She only rarely exhibited her sculptures, put few on the market and lived most of her life in abject poverty. With the exhibition Sonja Ferlov Mancoba, the National Gallery of Denmark (SMK) brings to light one of the most important and uncompromising Danish artists of the modern age.

Yellowing newspaper cuttings, drawings, personal letters, conversations recorded on cassette tapes, school photographs and books. In the spring of 2017, SMK received seven crates full of archival materials from the Paris home and studio of the Danish sculptor Sonja Ferlov Mancoba (1911–84). With these materials came a unique opportunity for delving into new narratives about her life and art.

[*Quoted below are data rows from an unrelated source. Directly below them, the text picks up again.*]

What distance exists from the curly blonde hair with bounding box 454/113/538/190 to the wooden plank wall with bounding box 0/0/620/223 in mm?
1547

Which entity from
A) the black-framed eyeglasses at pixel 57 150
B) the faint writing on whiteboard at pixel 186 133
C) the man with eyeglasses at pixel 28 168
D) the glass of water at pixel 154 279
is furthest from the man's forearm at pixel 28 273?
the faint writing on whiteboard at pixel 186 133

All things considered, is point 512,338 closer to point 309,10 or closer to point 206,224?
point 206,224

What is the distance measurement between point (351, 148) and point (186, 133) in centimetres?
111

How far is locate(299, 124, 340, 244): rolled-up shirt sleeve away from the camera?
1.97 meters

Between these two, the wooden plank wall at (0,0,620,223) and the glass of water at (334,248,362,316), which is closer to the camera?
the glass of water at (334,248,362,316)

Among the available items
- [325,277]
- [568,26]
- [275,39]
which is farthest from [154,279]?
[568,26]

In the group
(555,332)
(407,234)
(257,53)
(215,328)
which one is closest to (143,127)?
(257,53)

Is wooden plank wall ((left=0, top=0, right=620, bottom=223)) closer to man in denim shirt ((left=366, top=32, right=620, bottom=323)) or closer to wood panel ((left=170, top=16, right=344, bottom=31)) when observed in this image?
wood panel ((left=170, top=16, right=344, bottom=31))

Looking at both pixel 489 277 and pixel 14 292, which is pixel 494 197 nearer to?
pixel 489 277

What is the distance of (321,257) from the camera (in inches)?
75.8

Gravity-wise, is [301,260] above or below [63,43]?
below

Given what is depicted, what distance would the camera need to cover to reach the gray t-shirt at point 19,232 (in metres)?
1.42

The archival materials formed the basis of a new, major monographic exhibition at SMK. The exhibition Sonja Ferlov Mancoba presents 140 works by the artist – including several original plaster and clay sculptures that have never been on public display before, shown alongside drawings, paintings and collages from the years 1935 to 1984.

A global outlook runs through all of Ferlov Mancoba’s art and life. At an early stage of her career she developed her own, powerful idiom – a plastic language that grew out of, among other things, a keen interest in non-Western culture. The seeds of that interest were sown back in the 1920s, when as a young girl Ferlov Mancoba was introduced to African art in the home of the Danish collector Carl Kjersmeier. She retained this enthusiasm all through her life, further nourished by her partner, South African artist Ernest Mancoba. The couple met in Paris in 1939, married in 1942 and stayed together for the rest of their lives with their son, Wonga, born 1946.

Ferlov Mancoba felt part of a wider human network that spanned many ages and cultures. Art from African cultures was a particular source of inspiration, but so too was art from Egypt, the earliest periods of ancient Greece, Indonesia, Mexico, the Nordic countries and other regions and cultures. Her occupation with the mask is one example of how Ferlov Mancoba incorporated traits from global culture in her own art. For her, such inspiration went beyond pure form. In traditional, non-Western societies she found elements that reflected a joint search for spiritual substance. Such a search became the ideal by which she judged her own work and a cornerstone of her views on art.

For Ferlov Mancoba, the main objective was to metaphorically ‘go hand-in-hand’ and create together. As a counterpoint to the selfish, soulless and materialistic world in which she felt she lived, she strove in her art to promote the great community of man across nations and cultures. In a letter to art historian Troels Andersen, she describes her position in these terms: ‘… Only through each other can we live and breathe, and no-one creates alone …’.

Ferlov Mancoba began her artistic endeavours as a painter, but sculpture became her main mode of expression. She would occasionally draw in order to maintain the creative “rhythm”, filling in the breaks between working on sculptures. The SMK exhibition is the first show ever to unfold Ferlov Mancoba’s entire life’s work. It traces her art from the mid-1930s, when she was part of the scene surrounding the artist group “linien” (The Line) and discovered Surrealism alongside fellow artists such as Richard Mortensen and Ejler Bille. In 1936 she set out for Paris, took a studio next to Alberto Giacometti, whom she befriended, and also became acquainted with artists such as Jean Arp and Joan Miró.

She used clay and plaster to construct semi-abstract beings, guardian figures and masks. Some were eventually cast in bronze, but many never made it that far because Ferlov Mancoba discarded them if dissatisfied. She was a ruthless critic of her own work. An early masterpiece ended up in a lake because it ‘wouldn’t behave’, as she put it. She was loath to get involved in the commercial art market, selling only few of her works; a reluctance that entailed great poverty and deprivation. Ferlov Mancoba’s works are the result of an uncompromising endeavour to create a new, global, universal vein of art. Art that was of its time, yet drew on experiences and modes of expression from other ages – and from Western and non-Western cultures alike. Art that would once again connect mankind, introducing spiritual values into the soulless realities of mass culture and consumer society.

The exhibition is organised in collaboration with the Musée National d’Art Moderne, Centre Pompidou in Paris, where an adapted version will be shown during the period 26.6.– 23.9. 2019.